Conte prima di parlare del futuro ha parlato anche della terribile vicenda personale: « Il primo scudetto da tecnico mi ha regalato una gioia indescrivibile, un trionfo che ha superato in termini di emozioni anche il successo ottenuto in Champions League da giocatore. No, niente e nessuno possono sporcare questa felicità, anche se è stata una vicenda dolorosa che mi ha portato a riflettere e a lavorare su me stesso per costruire qualcosa di positivo. Ora posso tranquillamente affermare di essere più forte... è stata dura... C’è qualcosa che non va nel sistema. Vedere cosa accade al Napoli mi dispiace, non lo trovo giusto. Come sostiene il presidente Agnelli c’è bisogno di una riforma della giustizia sportiva. Io ai giocatori del Napoli darei una medaglia: da quanto si legge, loro ascoltano una proposta e la rifiutano categoricamente. Lo ripeto, questa vicenda ha reso me e la società più forti. Poteva essere un disastro, invece è venuta fuori una compattezza straordinaria e una straordinaria unità di intenti. L’anormalità è diventata ordinaria amministrazione. Anche in questo caso è stato Agnelli a dettare la linea politica a indicare la rotta. Il presidente mi ha fatto sentire più protagonista,
più partecipe. Da parte mia, con i giocatori non ho mai accennato a nulla che mi coinvolgesse, le mie grane le ho lasciate fuori dallo spogliatoio».

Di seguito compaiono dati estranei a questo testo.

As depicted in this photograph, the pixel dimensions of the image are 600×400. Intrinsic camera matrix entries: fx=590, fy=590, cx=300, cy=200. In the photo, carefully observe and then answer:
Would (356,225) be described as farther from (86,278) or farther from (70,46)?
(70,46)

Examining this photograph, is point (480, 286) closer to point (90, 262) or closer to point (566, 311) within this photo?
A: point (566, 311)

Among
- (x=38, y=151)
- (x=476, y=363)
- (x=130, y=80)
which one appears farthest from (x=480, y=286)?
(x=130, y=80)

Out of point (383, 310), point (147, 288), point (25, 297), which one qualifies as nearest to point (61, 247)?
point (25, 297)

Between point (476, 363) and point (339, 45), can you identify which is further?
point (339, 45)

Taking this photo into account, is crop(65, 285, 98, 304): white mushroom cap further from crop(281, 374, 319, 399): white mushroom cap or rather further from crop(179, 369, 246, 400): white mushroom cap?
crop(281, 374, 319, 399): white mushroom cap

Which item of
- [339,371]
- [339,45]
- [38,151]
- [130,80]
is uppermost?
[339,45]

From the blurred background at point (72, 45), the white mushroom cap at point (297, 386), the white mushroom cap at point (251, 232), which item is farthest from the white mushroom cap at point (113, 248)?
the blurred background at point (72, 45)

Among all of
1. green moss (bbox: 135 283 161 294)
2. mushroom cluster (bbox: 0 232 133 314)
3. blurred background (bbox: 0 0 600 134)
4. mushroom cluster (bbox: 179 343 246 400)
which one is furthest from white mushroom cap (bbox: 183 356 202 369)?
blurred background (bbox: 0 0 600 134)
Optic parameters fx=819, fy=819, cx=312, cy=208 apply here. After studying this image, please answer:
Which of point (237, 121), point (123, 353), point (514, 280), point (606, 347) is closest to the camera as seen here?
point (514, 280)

Dal passato ormai sepolto al futuro a breve: «La Juve e' più forte dell'anno scorso, perché un anno di lavoro alle spalle ci ha consentito di superare quattro mesi delicatissimi senza l’allenatore in panchina. Fosse successo la scorsa stagione sarei stato il primo a consigliare Agnelli di cambiare strada».

Impossibile non parlare di mercato: «Non so come sia uscito il nome di Drogba. A me nessuno ne ha parlato né tantomeno io l’ho chiesto. Detto questo, si tratta di un fuoriclasse che ha alzato la Champions League ci farebbe comodo.
Una frase per convincere Agnelli? Non una frase ma una serie di argomentazioni. Beh.... fino adesso è stato contento, potrebbe essere ancora più contento.
L’egoismo serve alla società per conquistare risultati di prestigio, ma c’è anche l’aspetto dei conti aziendali di cui si è partecipi. Io sono una via di mezzo...Sappiamo cosa ci serve e sappiamo dove intervenire. Sappiamo anche che 50 milioni non li abbiamo da spendere. Ma con la progettualità arriveremo a comprare campioni da 35-40 milioni».

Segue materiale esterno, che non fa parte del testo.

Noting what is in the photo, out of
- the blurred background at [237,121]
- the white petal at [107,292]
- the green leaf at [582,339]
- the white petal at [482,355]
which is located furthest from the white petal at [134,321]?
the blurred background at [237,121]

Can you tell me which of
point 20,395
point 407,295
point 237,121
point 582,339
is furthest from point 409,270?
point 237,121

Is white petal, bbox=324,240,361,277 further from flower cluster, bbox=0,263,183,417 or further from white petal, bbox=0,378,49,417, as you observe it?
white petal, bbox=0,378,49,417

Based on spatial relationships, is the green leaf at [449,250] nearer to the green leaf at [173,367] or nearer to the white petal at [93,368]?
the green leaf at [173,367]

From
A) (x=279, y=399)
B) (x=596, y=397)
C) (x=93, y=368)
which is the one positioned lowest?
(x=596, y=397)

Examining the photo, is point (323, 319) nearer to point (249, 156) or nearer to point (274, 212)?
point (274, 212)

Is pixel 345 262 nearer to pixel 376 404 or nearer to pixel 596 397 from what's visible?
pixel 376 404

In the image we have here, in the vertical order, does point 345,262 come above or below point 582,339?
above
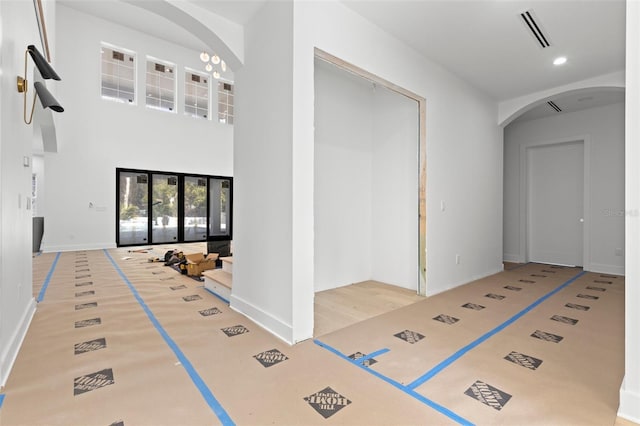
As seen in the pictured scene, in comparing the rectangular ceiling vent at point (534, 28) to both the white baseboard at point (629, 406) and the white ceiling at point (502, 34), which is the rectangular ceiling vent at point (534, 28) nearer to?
the white ceiling at point (502, 34)

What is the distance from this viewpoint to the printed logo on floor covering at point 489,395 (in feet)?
5.54

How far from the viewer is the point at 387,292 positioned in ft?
13.2

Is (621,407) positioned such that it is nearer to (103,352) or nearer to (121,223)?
(103,352)

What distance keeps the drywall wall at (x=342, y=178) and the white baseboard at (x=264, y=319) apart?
44.6 inches

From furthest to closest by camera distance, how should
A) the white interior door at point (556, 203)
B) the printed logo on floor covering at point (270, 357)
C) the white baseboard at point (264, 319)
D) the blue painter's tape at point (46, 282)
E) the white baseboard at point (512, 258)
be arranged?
1. the white baseboard at point (512, 258)
2. the white interior door at point (556, 203)
3. the blue painter's tape at point (46, 282)
4. the white baseboard at point (264, 319)
5. the printed logo on floor covering at point (270, 357)

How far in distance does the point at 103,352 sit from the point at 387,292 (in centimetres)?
303

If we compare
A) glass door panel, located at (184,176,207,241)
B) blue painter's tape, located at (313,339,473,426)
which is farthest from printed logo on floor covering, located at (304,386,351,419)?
glass door panel, located at (184,176,207,241)

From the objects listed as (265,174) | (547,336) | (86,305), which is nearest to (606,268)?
(547,336)

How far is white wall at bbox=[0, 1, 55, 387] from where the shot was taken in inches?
75.8

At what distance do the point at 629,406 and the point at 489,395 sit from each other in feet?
2.10

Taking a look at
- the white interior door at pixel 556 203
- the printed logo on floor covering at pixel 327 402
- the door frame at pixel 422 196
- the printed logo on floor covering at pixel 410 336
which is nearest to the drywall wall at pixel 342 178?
the door frame at pixel 422 196

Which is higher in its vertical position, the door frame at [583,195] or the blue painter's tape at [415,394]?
the door frame at [583,195]

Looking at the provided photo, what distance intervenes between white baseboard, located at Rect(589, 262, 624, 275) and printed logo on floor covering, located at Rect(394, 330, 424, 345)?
5058mm

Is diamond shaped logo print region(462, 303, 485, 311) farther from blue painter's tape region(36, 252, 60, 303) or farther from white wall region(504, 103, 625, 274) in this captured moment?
blue painter's tape region(36, 252, 60, 303)
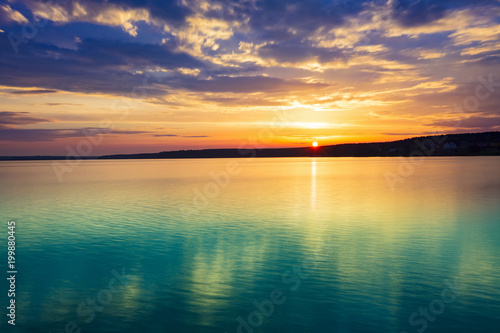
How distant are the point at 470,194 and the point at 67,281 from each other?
177 ft

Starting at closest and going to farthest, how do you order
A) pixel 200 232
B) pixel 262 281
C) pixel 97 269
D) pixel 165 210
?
pixel 262 281, pixel 97 269, pixel 200 232, pixel 165 210

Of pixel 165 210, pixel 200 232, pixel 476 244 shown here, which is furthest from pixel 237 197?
pixel 476 244

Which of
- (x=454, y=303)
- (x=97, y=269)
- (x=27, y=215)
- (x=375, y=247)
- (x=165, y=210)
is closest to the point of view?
(x=454, y=303)

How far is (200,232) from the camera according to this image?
99.2ft

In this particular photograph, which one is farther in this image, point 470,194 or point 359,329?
point 470,194

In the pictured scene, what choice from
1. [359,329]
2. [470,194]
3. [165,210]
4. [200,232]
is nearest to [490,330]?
[359,329]

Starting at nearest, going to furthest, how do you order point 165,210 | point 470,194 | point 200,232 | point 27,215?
point 200,232
point 27,215
point 165,210
point 470,194

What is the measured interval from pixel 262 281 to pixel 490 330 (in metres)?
9.11

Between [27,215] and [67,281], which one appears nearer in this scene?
[67,281]

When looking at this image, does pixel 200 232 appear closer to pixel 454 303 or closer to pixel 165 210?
pixel 165 210

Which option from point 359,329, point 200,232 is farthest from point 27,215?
point 359,329

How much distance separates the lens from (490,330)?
12.6m

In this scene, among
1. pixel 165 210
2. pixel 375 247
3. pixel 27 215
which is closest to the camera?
pixel 375 247

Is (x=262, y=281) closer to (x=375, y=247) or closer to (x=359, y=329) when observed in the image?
(x=359, y=329)
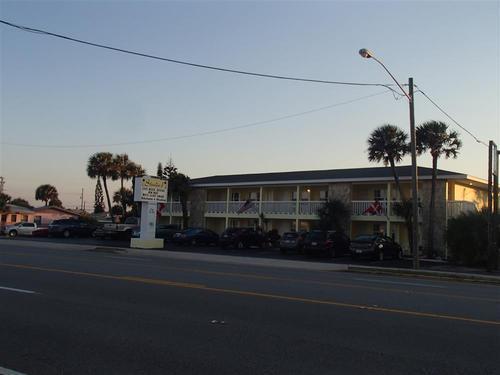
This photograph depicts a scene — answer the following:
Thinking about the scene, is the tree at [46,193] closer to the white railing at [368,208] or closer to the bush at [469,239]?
the white railing at [368,208]

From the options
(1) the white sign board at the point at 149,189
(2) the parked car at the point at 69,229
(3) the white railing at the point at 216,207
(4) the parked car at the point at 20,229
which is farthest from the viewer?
(4) the parked car at the point at 20,229

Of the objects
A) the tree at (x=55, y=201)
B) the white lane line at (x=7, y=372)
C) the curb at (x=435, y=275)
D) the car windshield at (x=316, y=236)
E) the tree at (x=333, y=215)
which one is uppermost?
the tree at (x=55, y=201)

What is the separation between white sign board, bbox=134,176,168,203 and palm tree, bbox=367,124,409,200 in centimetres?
1338

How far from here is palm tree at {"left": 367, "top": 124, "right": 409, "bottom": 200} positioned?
3397 centimetres

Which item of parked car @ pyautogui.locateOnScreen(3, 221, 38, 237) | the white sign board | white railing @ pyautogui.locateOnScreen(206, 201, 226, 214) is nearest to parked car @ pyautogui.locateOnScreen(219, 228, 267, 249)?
the white sign board

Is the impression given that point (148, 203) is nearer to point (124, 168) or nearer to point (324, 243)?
point (324, 243)

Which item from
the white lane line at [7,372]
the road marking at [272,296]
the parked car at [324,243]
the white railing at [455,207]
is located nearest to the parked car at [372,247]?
the parked car at [324,243]

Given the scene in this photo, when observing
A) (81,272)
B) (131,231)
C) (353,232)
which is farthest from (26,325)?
(131,231)

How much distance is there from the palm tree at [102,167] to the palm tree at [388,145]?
117 ft

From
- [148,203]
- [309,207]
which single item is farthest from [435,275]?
[309,207]

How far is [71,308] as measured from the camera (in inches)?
371

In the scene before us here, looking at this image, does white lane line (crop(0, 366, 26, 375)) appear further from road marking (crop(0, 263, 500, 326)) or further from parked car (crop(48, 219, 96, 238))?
parked car (crop(48, 219, 96, 238))

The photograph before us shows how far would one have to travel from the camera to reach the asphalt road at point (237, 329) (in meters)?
6.15

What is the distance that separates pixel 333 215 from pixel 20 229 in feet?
101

Il Celtic è : «Da azzannare con la medesima forza del Barcellona o del Real. La presunzione ci ammazzerebbe, dobbiamo volare bassi e stare concentrati. Vincere la Champions? Per i miracoli ci stiamo attrezzando. A parte tutto, non possiamo non credere di andare avanti. Sarebbe un delitto. Siamo lì, lotteremo... Io il sogno lo coltivo».

Infine, il tormentone Del Piero: «La gestione di Alessandro non era facile e io me ne sono accorto. Sono stato aiutato dal fatto che i tifosi rispettavano lui e me in eguale misura. E’ stato il mio secondo scudetto. E lo ringrazio: quando la palla scottava, Del Piero c’è sempre stato. Il nuovo Del Piero e' Lo zoccolo duro che si è creato, come ai tempi di Lippi. I Padoin, i Caceres, i Giaccherini, i Marrone non li cambio con nessuno, gente che sta fuori e non protesta, gioca e dà il massimo».